If you’ve visited the National Museum of Scotland’s Grand Gallery recently, you’ll have noticed some intriguing activity going on in by our Build It! display. LEGO artist Warren Elsmore and his team have been constructing a beautifully detailed scale model of the museum… entirely in LEGO®! Senior Creative Alastair Disley explains more.
How did you start to design the plans for the build?
We used scale plans of the museum to lay out the first layer of bricks, and an elevation to work out the slope of the road outside and how that interacted with the building. However, the first element we designed was the double-arched windows that are such a feature of the entrance front, as conventional LEGO® arches just didn’t work. The final solution used pieces designed as car wheel-arches.
The design and build elements are intertwined, but there’s more building than designing overall.
How have the public reacted to the build?
With many questions, and lots of positive comments. In the beginning everyone wanted to know what it was, by the middle people were asking where they would be standing in the model, and as we approach the end we’re being asked if we’ll get it finished on time! But the best part is the children – hearing “Wow, that’s awesome!” is great encouragement.
What have been the biggest challenges of the build?
Putting standard LEGO® bricks on top of each other isn’t difficult, but at the 1:50 scale we’re recreating the museum at, you would lose a lot of detail. So we use bricks in unintended ways, turning some on their sides, and using “jumper” plates to move things out or in by half a LEGO® stud. All these complex geometries intersect at certain points, and it takes a lot of thinking to make sure they don’t leave big gaps.

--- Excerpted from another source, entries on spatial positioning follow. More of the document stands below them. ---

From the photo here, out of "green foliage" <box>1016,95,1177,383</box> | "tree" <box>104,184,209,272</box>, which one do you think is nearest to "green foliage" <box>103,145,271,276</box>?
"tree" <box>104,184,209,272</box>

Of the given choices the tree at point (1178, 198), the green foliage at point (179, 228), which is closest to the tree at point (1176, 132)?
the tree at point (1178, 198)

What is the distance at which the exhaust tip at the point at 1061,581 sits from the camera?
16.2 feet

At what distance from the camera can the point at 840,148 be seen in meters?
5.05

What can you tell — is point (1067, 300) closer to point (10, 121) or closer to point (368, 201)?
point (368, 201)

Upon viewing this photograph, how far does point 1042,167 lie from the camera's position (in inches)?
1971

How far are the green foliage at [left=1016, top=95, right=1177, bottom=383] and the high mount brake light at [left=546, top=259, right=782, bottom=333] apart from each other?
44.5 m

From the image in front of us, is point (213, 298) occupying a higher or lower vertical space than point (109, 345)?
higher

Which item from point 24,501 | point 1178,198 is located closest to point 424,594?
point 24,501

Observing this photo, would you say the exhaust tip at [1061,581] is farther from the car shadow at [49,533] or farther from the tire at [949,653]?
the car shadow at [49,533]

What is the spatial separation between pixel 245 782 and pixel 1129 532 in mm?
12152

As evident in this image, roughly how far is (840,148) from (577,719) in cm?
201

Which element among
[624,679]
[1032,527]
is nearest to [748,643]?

Personally, this is my largest single model. My biggest before this was another Edinburgh building, the Scottish Parliament, which I built as my first professional LEGO® commission back in 2007.
Are there any key details to look out for in the museum build?
The doors are not LEGO® doors, but built of LEGO® bricks and plates turned on their sides, as they look more like the real thing like this. Inside, there are some fantastic LEGO® version of the exhibits, mostly built by my colleague Teresa. And the real museum has patches where old weathered stonework has been replaced with bright new masonry, and we’ve tried to mimic this with different coloured bricks – all in the right places, too!
It has been fantastic to meet so many fans of LEGO®, young and old, who have shared stories of what they have been up to with their own bricks or shown us what they created in the building area. I love visiting the museum with my children, so it has been a real privilege to model somewhere I know and enjoy.